**WORK INSTRUCTIONS**
The entries shown below should be output exactly as they appear.

**RECORDS PROVIDED**
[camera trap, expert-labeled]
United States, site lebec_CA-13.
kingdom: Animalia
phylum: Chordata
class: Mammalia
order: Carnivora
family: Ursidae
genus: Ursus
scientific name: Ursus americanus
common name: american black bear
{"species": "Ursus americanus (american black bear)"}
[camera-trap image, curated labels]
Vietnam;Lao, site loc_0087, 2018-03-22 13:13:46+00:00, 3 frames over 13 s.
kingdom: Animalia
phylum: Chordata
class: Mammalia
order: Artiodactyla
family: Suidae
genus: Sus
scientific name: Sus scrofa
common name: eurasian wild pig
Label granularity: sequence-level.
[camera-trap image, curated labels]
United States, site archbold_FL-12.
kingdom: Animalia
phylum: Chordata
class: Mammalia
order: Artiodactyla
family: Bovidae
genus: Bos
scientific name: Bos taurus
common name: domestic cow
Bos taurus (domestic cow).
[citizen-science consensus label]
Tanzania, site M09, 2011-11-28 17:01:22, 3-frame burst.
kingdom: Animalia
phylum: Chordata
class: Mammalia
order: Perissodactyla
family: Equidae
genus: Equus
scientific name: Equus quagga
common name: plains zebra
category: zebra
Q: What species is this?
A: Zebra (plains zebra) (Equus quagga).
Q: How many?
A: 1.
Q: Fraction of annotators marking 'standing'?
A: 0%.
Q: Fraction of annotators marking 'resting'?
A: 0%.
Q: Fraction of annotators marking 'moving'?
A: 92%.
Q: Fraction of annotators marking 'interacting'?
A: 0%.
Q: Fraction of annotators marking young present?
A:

**REPLY TO THE EXERCISE**
[camera trap, expert-labeled]
United States, site lebec_CA-13.
kingdom: Animalia
phylum: Chordata
class: Mammalia
order: Carnivora
family: Ursidae
genus: Ursus
scientific name: Ursus americanus
common name: american black bear
{"species": "Ursus americanus (american black bear)"}
[camera-trap image, curated labels]
Vietnam;Lao, site loc_0087, 2018-03-22 13:13:46+00:00, 3 frames over 13 s.
kingdom: Animalia
phylum: Chordata
class: Mammalia
order: Artiodactyla
family: Suidae
genus: Sus
scientific name: Sus scrofa
common name: eurasian wild pig
Label granularity: sequence-level.
[camera-trap image, curated labels]
United States, site archbold_FL-12.
kingdom: Animalia
phylum: Chordata
class: Mammalia
order: Artiodactyla
family: Bovidae
genus: Bos
scientific name: Bos taurus
common name: domestic cow
Bos taurus (domestic cow).
[citizen-science consensus label]
Tanzania, site M09, 2011-11-28 17:01:22, 3-frame burst.
kingdom: Animalia
phylum: Chordata
class: Mammalia
order: Perissodactyla
family: Equidae
genus: Equus
scientific name: Equus quagga
common name: plains zebra
category: zebra
Q: What species is this?
A: Zebra (plains zebra) (Equus quagga).
Q: How many?
A: 1.
Q: Fraction of annotators marking 'standing'?
A: 0%.
Q: Fraction of annotators marking 'resting'?
A: 0%.
Q: Fraction of annotators marking 'moving'?
A: 92%.
Q: Fraction of annotators marking 'interacting'?
A: 0%.
Q: Fraction of annotators marking young present?
A:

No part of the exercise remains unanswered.